A study by Raman (2020) found that perceived enjoyment positively influences purchase intention. Verhagen and Van Dolen (2011) mentioned that, to increase income and customer maintenance, online retailers should focus on perceived enjoyment. This infers that customers are more likely to enjoy in purchasing from the website when the method involved with shopping online is a pleasurable and agreeable experience (Cheema et al., 2013). Drawing upon the S-O-R model, perceived enjoyment was distinguished as a remarkable affective response to customers' purchase intention in the extant literature (Parboteeah et al., 2009). In particular, Chang and Chen (2015) uncovered that a higher hedonic perception (i.e., enjoyment) is useful to promote an online bidding imprudently. Enjoyment has been found to increase customers' intention to purchase on the website (Jiang and Benbasat, 2007; Floh and Madlberger, 2013). Therefore, the study hypothesizes the following:

H5: Perceived enjoyment positively affects purchase intention.

The Mediating Effect of Perceived Enjoyment

Taking into account that gamification elements are hedonistic and joy-arranged (Hassan and Hamari, 2019), the gamifying elements act as crucial motivators that impact a customer's perceived enjoyment (Aydin, 2018; Hassan and Hamari, 2019). Enjoyment and flow mediate the effect between motivational incentives and purchase intention (Bittner and Shipper, 2014). It has been adequately investigated in the past that perceived enjoyment helps in convincing the consumers to rehash their online purchasing behavior (Chiu et al., 2009). Additionally, customers highly value the idea of online shopping in view of the enjoyment quotient attached to it (Mathwick, 2002). Customers' purchase intention will be significantly improved when they see higher enjoyment in gamification. Based on the previous studies of H1-H5, this study hypothesizes the following:

H6: Perceived enjoyment mediates the relationship between extrinsic elements and purchase intention.

H7: Perceived enjoyment mediates the relationship between intrinsic elements and purchase intention.

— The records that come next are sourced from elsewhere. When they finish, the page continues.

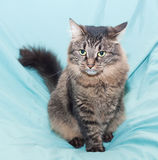 Striped green-eyed Siberian cat sits Royalty Free Stock Photo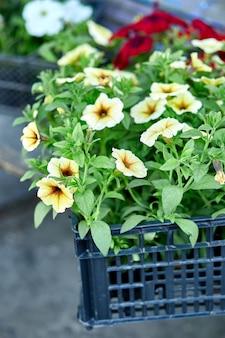 黒いプラスチックの木枠の園芸用品センターのペチュニアの花。屋外に植えるための花ペチュニアの苗が入った箱。庭仕事。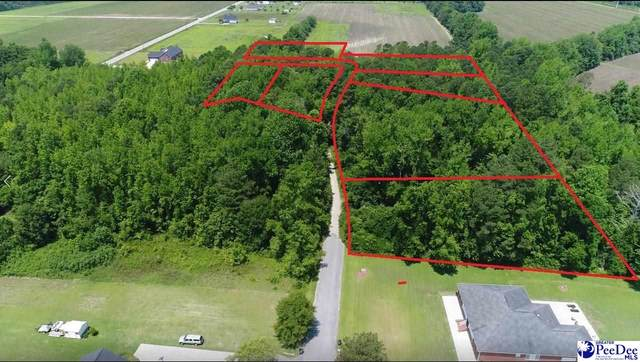 6 lots Plantation Dr, Marion, SC 29571 (MLS #20212912) :: Crosson and Co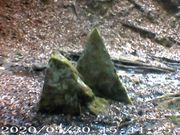 Forschergruppe Archäologie Geologie Natur Fotografieren
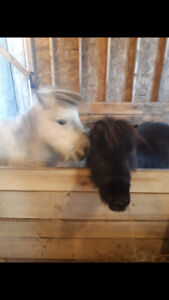 NEW PRICE!!!! Two Miniature Horses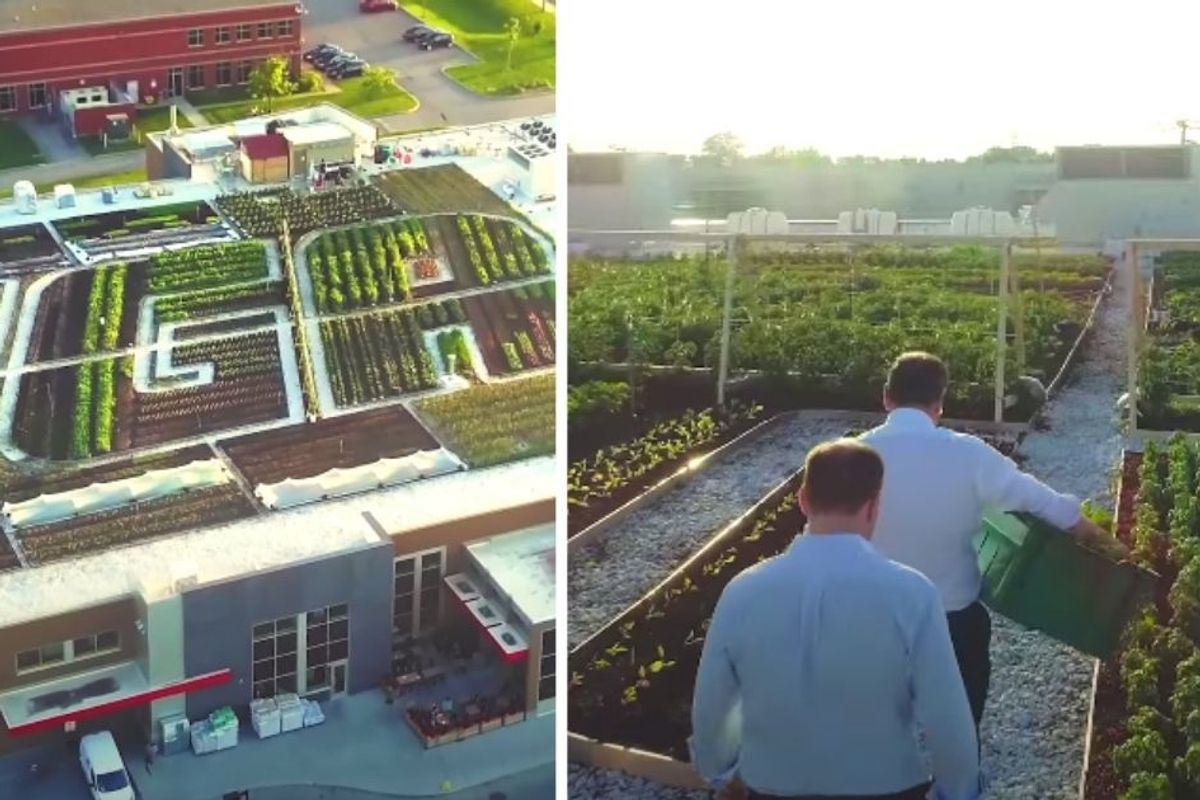 Canadian IGA grocery store sells organic produce and honey from its own rooftop garden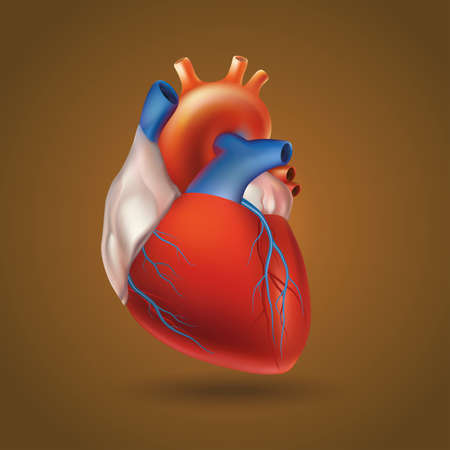 Voorwaardelijke beeld van een model van het menselijk hart (holle spier orgel dat het bloed pompt via de bloedsomloop door de ritmische contractie en dilatatie).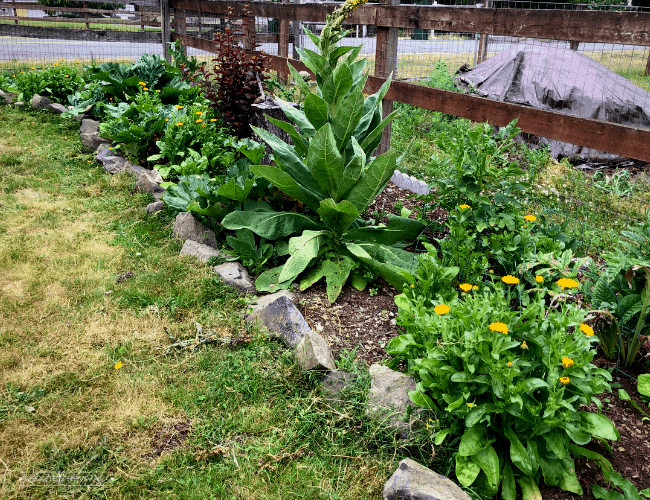 A planter bed containing calendula and a variety of herbs and plants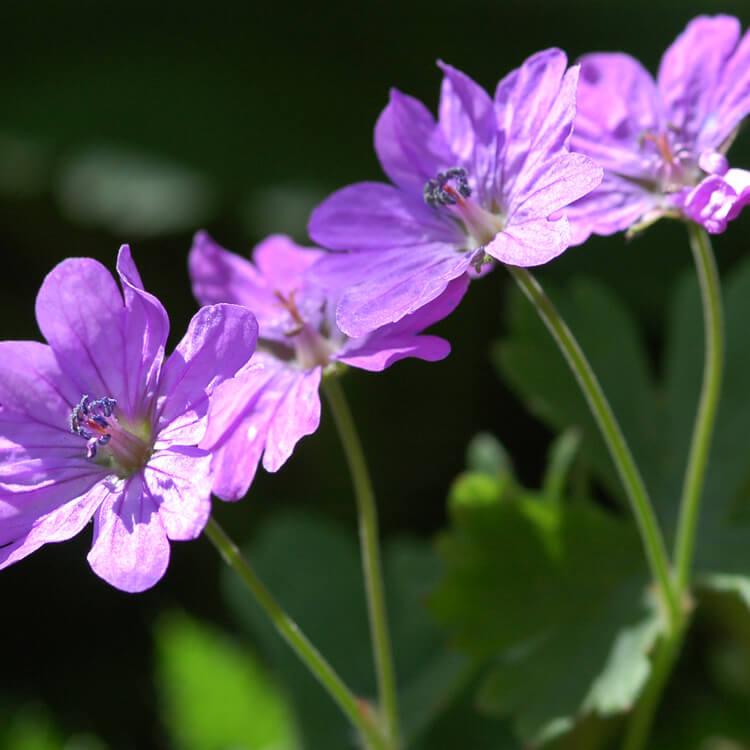 Geranium-species.jpg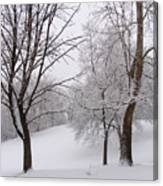 Twins Trees In The Snow Canvas Print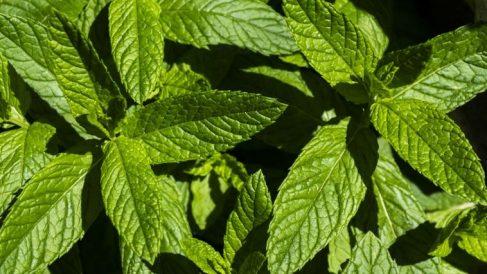 Usos de las plantas medicinales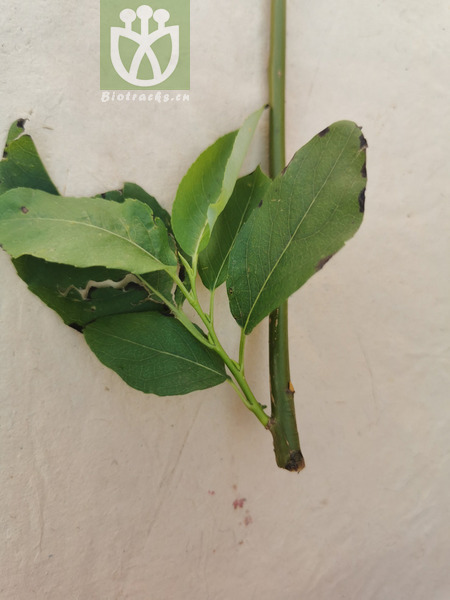 Salix sinica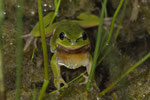 Laubfrosch-Männchen (Hyla a. arborea)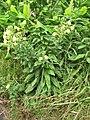 Starr-090629-1992-Oenothera biennis-flowering habit-Crater Rd Kula-Maui (24967746765).jpg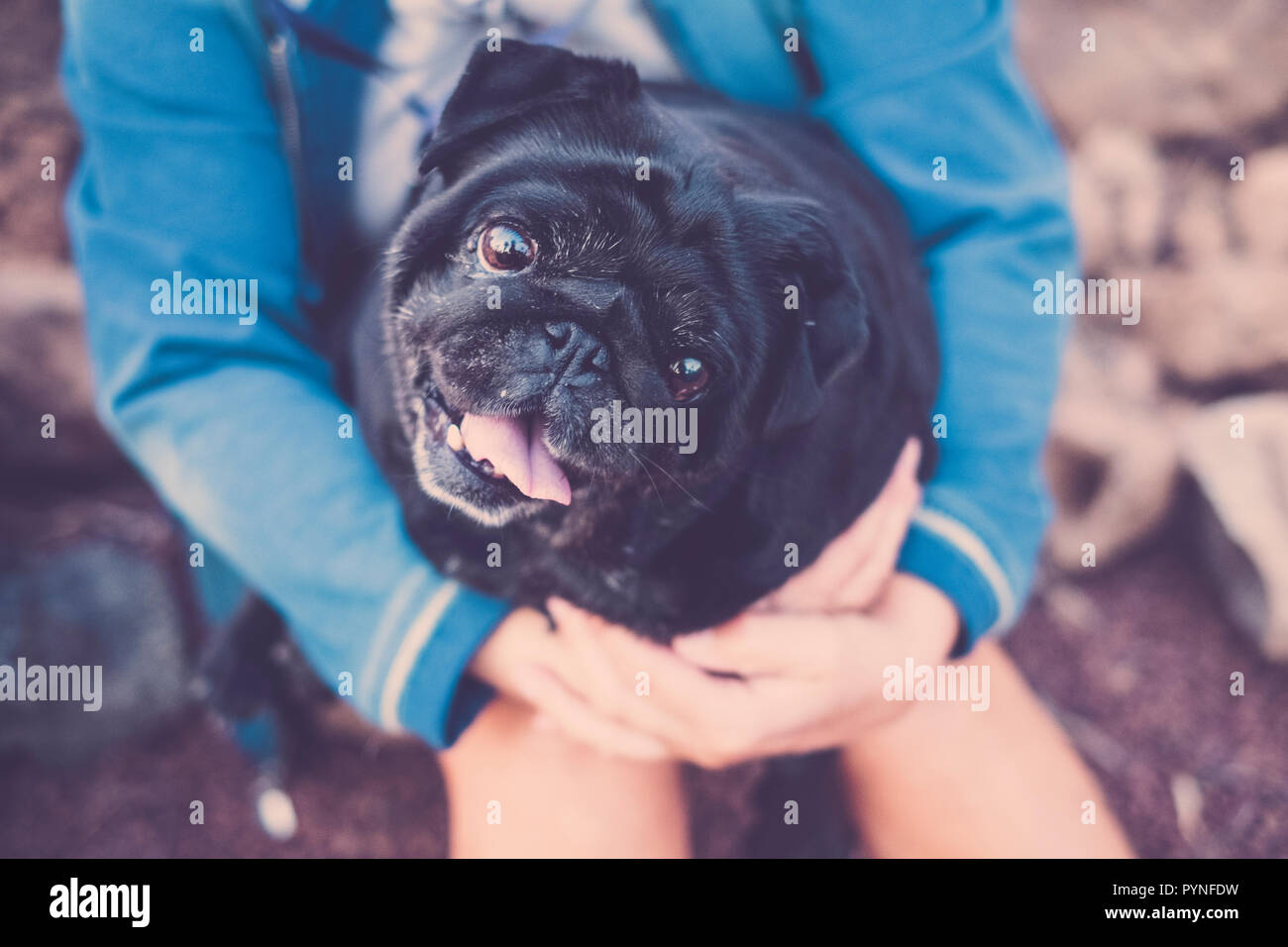little pug dog in arm to his female mistress looks with big and alert eyes. - Stock Image
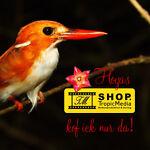 Shop.TropicMedia - Hoyas and more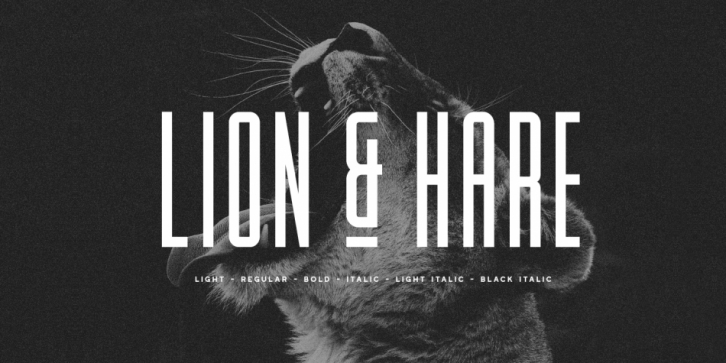 Lion & Hare font preview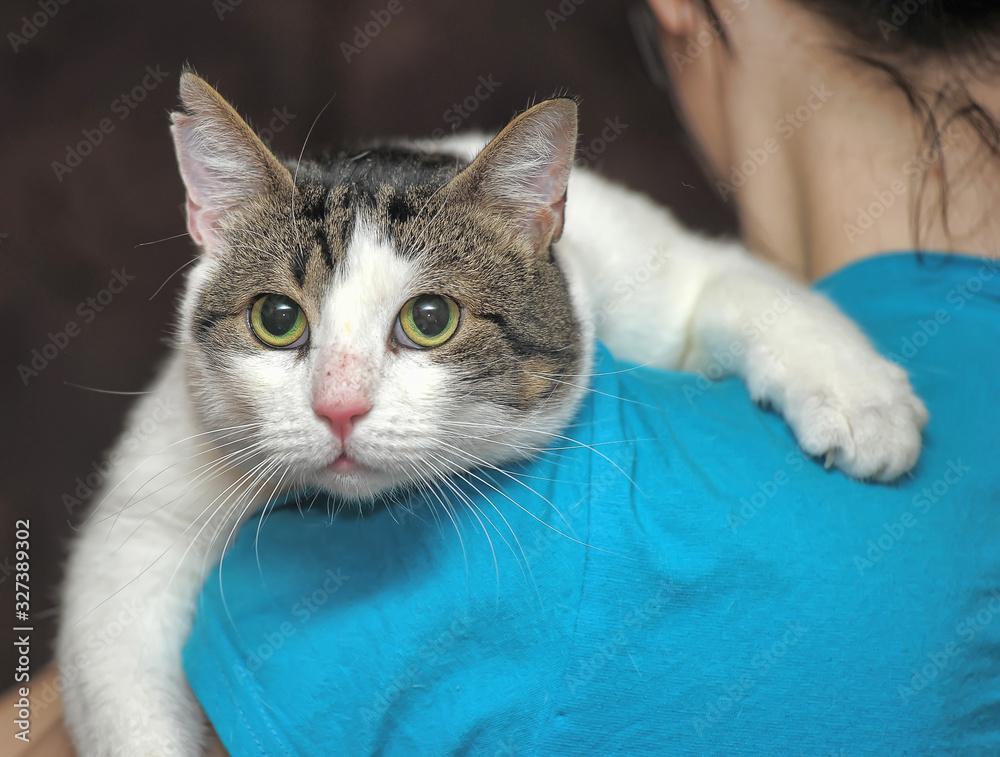Obraz large white with gray cat on the shoulder fototapeta, plakat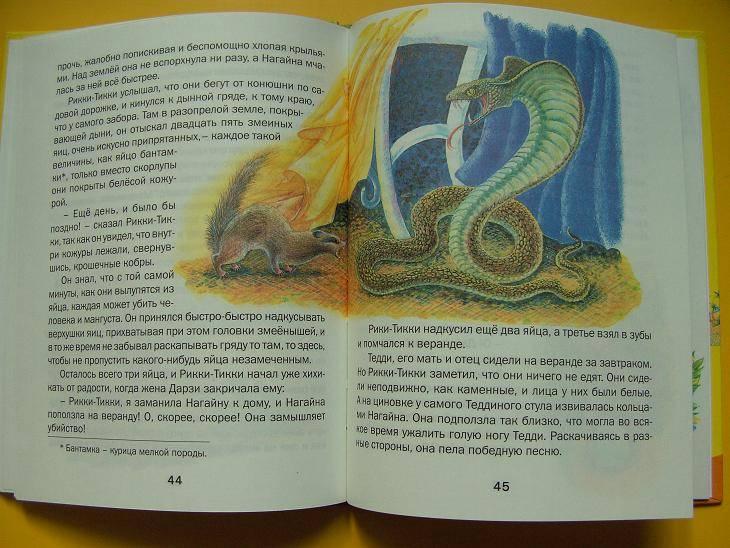 Иллюстрация 1 из 6 для Рикки-Тикки-Тави - Редьярд Киплинг | Лабиринт - книги. Источник: мама малыша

The Moderating Effect of Regulatory Focus

As per the regulatory focus theory, promotion-focused people underline certain results and gains, while prevention-focused people accentuate pessimistic results and misfortunes (Shah et al., 1998). Self-regulatory focus is considered a significant source of differences in retail shopping behavior (Higgins et al., 1997; Arnold and Reynolds, 2009). Brockner and Higgins (2001) noted that “Regardless of whether individuals take on to a greater degree a promotion focus or prevention focus is a component of situational and dispositional factors.” Previous researches propose that regulatory focus is a significant determinant in individuals' data handling, assessment, and decision making (Dholakia et al., 2004). Promotion focus is related to attempting to achieve goals; prevention focus is related to completing obligations. Achieving a goal is something that many people feel that they need to do, that is, the behaviors that go with individuals' endeavors to achieve their desires are intrinsically motivated. Interestingly, completing obligations is something that the vast majority accept that they need to do. That is, the behaviors mirroring individuals' endeavors to satisfy their obligations are extrinsically motivated (Brockner and Higgins, 2001).

Regulatory focus orientations significantly moderated consumer shopping behavior (Das, 2015). This study is expected to use regulatory focus theory to represent how the gaming elements impact consumers' enjoyment of the online shopping website. Wan et al. (2011) demonstrated that a prevention-focused customer will in general see lower administrative quality when he/she observes a disappointment in service that happened to someone who is similar to him/her. Yang et al. (2013) likewise pointed out that a promotion focused customer will in general has more pessimistic feelings about a pre-process delay. Since promotion focus concerns about one's sensitivity to potential gains and rewards (Higgins et al., 1997; Brockner and Higgins, 2001), consumers with a promotion focus will not enjoy the process of using the gamified shopping website with intrinsic elements because they are focusing on improving themselves and will have a less enjoyable experience. Consumers with a high promotion focus have solid accomplishment and headway motivation. In particular, they give a lot of consideration to acclaims, awards, and improvements. When they did not get what they wanted, they would feel down and lack motivation. Conversely, an individual with a prevention focus will develop a self-protective reaction (such as avoiding any distractions). Thus, the prevention-focused consumers are likely to be more concentrated on the activities itself and have a more enjoyable experience while using the shopping website/app with extrinsic gaming elements. Therefore, the study hypothesizes the following:

H8: The Prevention focus positively moderates the relationship between extrinsic elements and perceived enjoyment.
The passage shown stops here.